Sont exclus du droit de préférence :

  • Les locataires qui ne sont pas domiciliés dans le logement lorsque le bailleur les informe de la mise en vente du bien, d’où l’importance de prévenir le locataire de la mise en vente du bien conformément à l’article 242 du Code du logement (1) qui est déjà en vigueur depuis 2018 car cet article n’exige pas la domiciliation ; la loi n’a toutefois pas prévu le cas où aucun des locataires n’est domicilié dans le bien, mais que l’un d’eux s’y domicilie avant la vente… (2)

  • Les baux de courte durée (maximum 3 ans) mais bien les baux qui étaient initialement convenus pour une courte durée qui sont devenus des baux de 9 ans par le dépassement du délai ;

  • La vente à un partenaire ou à un membre de la famille du vendeur jusqu’au troisième degré ;

  • La vente d’un usufruit ou d’une nue-propriété ;

  • La vente en rente viagère ;

  • Les actes de société comme les fusions, scissions et liquidations ;

  • La vente à une société détenue par la famille du vendeur jusqu’au troisième degré ;

  • La cession de droits indivis entre co-propriétaires ;

  • La vente à une administration publique ;

  • L’expropriation ;

  • Les logements frappés d’un arrêté d’inhabitabilité ;

  • Les immeubles à appartements occupés par différents locataires ;

  • Les biens ayant fait l’objet d’une promesse de vente avec date certaine antérieure à la conclusion du bail pour autant que cette promesse soit acceptée par son bénéficiaire.

Ventes publiques

La nouvelle réglementation a prévu une procédure spécifique pour les ventes publiques par notaire.

Nous ne détaillerons pas ici cette procédure, tout en retenant que le locataire peut exercer son droit de préférence qui devient dans son cas un réel droit de préemption, soit en séance quand les enchères ont lieu dans un café ou dans une salle de vente, soit avec une procédure spécifique en cas de vente dématérialisée (« BIDDIT »).

Dans le cadre d’une vente publique dématérialisée, le locataire peut communiquer son enchère maximale de manière séparée et discrète au notaire, sans devoir surenchérir avec les autres amateurs.

C’est lorsque la dernière enchère est atteinte sur BIDDIT que le notaire vérifie l’offre du locataire ; si cette offre est égale ou supérieure, le locataire se voit adjuger le bien.
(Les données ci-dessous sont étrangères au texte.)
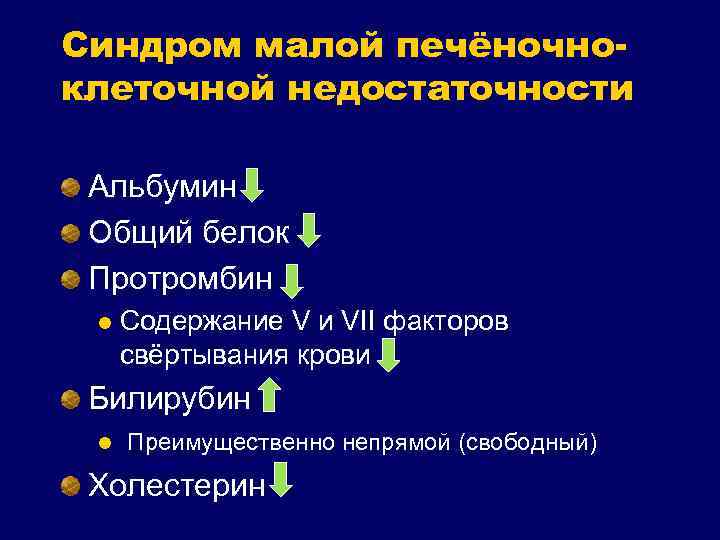 Синдром малой печёночно-клеточной недостаточности

Альбумин ↓
Общий белок ↓
Протромбин ↓
Содержание V и VII факторов свёртывания крови ↓
Билирубин ↑
Преимущественно непрямой (свободный)
Холестерин ↓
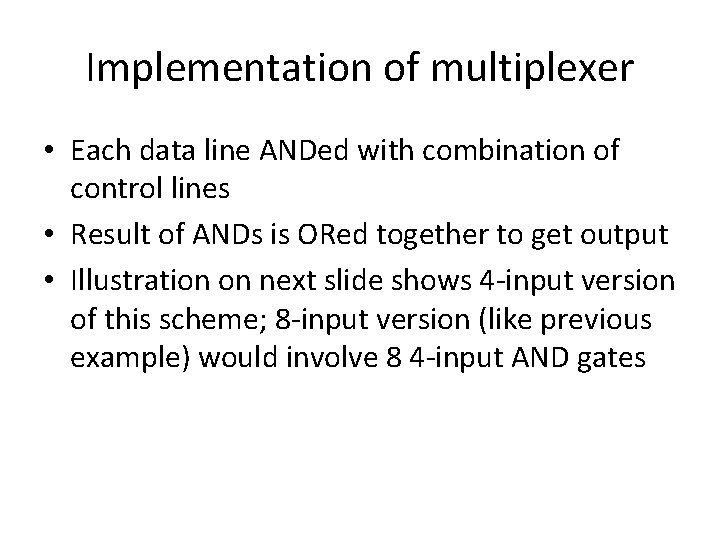 Implementation of multiplexer

• Each data line ANDed with combination of control lines
• Result of ANDs is ORed together to get output
• Illustration on next slide shows 4-input version of this scheme; 8-input version (like previous example) would involve 8 4-input AND gates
Si par contre, l’offre est inférieure à la dernière enchère, le notaire adjugera au dernier enchérisseur sans devoir reposer la question au locataire.

Il s’agit dans ce dernier cas, d’un véritable droit de préemption en faveur du locataire puisqu’il peut prendre la place d’un amateur à prix égal.

Sanction

En cas de méconnaissance du droit de préférence ou du droit de préemption du locataire, ce dernier peut demander la nullité de la vente faite à un tiers afin de prendre sa place tout en payant le même prix.

Cette sanction est la plus grave qu’on puisse imaginer car elle insécurise l’acheteur de bonne foi qui a passé l’acte chez le notaire et pensait pouvoir dormir sur ces deux oreilles.


(1) art 242 CLB : « En cas de mise en vente du logement de gré à gré, le bailleur, préalablement à toute communication publique relative à la mise en vente, notifie au preneur, par lettre recommandée à la poste ou par exploit d'huissier, son intention de vendre le logement. »

(2) Le notaire chargé de la vente se trouvera devant un choix difficile car au moment de la mise en vente, le locataire n’avait pas droit à la procédure de préférence faute d’y être domicilié, mais comme le bailleur ne lui a pas notifié les conditions de vente, il pourra toujours se domicilier par la suite : cela fera l’objet d’un positionnement plus détaillé ultérieurement.

Cet article n'est valide qu'à la date où il a été publié.